Below the Front Committee are up to three District Committees, plus a Front Guerrilla Unit (FGU). The District Committees are political organizations responsible for a number of barangays (the smallest government administrative unit, usually a village or suburb) or a couple of municipalities. The FGU is a local regular military unit containing up to 20 armed fighters, usually divided into two to three sections.
Each District Committee also contains two to three Section Committees and an Armed Propaganda Unit. The Section Committees are political organizations responsible for mobilization work at village and town level. Armed Propaganda Units are responsible for spreading and maintain the CPP/NPA influence in local communities.
According to Allan & Associates sources within the Armed Forces of the Philippines (AFP) the number of NPA activists and general support for the communist movement in the Visayas were in decline. The military also claims to have cleared the islands of Cebu, Bohol and Leyte of significant NPA presence. Negros, with four fronts, now report the highest number of guerrilla fighters in the region, followed in order by Panay and Samar.
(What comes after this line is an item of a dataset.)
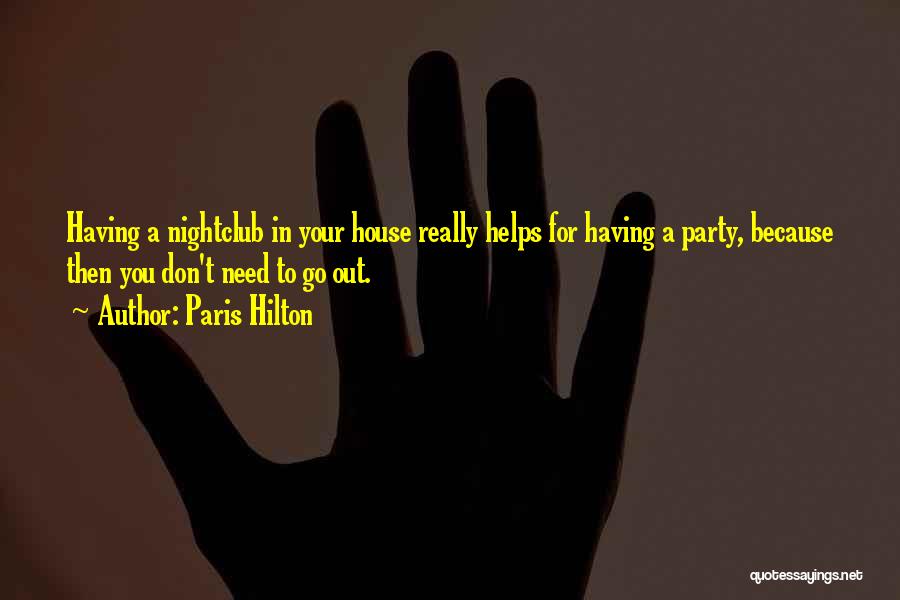 Paris Hilton Quotes 1680614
According to AFP sources a combination of the military’s anti-insurgency programs – Internal Peace and Security Plan (IPSP) and Oplan Bayanihan – resulted in the army capturing most of the NPA’s command structure in the region and reducing the number of active NPA ‘fronts’ from 25 in 2009 to 10 by end-2012, and the number of fighters from 2,500 to 900 over the same period.

While initial military intelligence reports from the storm-affected regions on Samar, Negros and Panay islands suggest that the CPP, through the National Democratic Front (NDF) – an umbrella grouping of leftist, civil society, trade unions and indigenous rights groups – had sought an indeterminate ceasefire with the AFP, it is unlikely such an arrangement will be either be agreed or be workable.

The area was north of the provinces seriously affected by the typhoon. There have been unconfirmed reports of military personnel looting cash machines and banks, allegations the CPP, NPA and NDF can be expected to broadcast and attempt to exploit.

What happens next in terms of the ‘hearts and minds’ aspect of post-disaster recovery is almost entirely in the hands of the Philippine government. There are two models they may wish to consider – the impact of the December 2004 tsunami on Indonesia’s Aceh province and the aftermath of Typhoon Bopha that slammed into Mindanao’s Compostela Valley in southern Philippines in December 2012.

The tsunami is credited with effectively ending a long running insurgency in Aceh by effectively annihilating the support structure and many guerrillas from the province’s powerful insurgent movement. A huge and sustained international effort, plus government initiatives to draw the surviving Aceh separatist insurgents into political dialogue and eventual limited regional power and authority, has led to an degree of stability virtually unknown in the provinces for generations.

By contrast, and certainly more pertinent for the present crisis in the Philippines, was the failure of Manila to take advantage of Bopha’s devastation in Mindanao – a region unused to such natural calamities. Aid to the Compostela Valley, already an active CPP/NPA zone, was inadequate and led more by military expediency than humanitarian – or even pragmatic – concern or interest. The result is that the NPA in eastern Mindanao, which includes the Compostela Valley, has expanded to 36 fronts according the AFP – or 46 if one accepts the NPA count, with around 3,000 fighters and other activists.

(Gavin Greenwood is a Director of Allan & Associates, a Hong Kong-based security risk management consultancy.)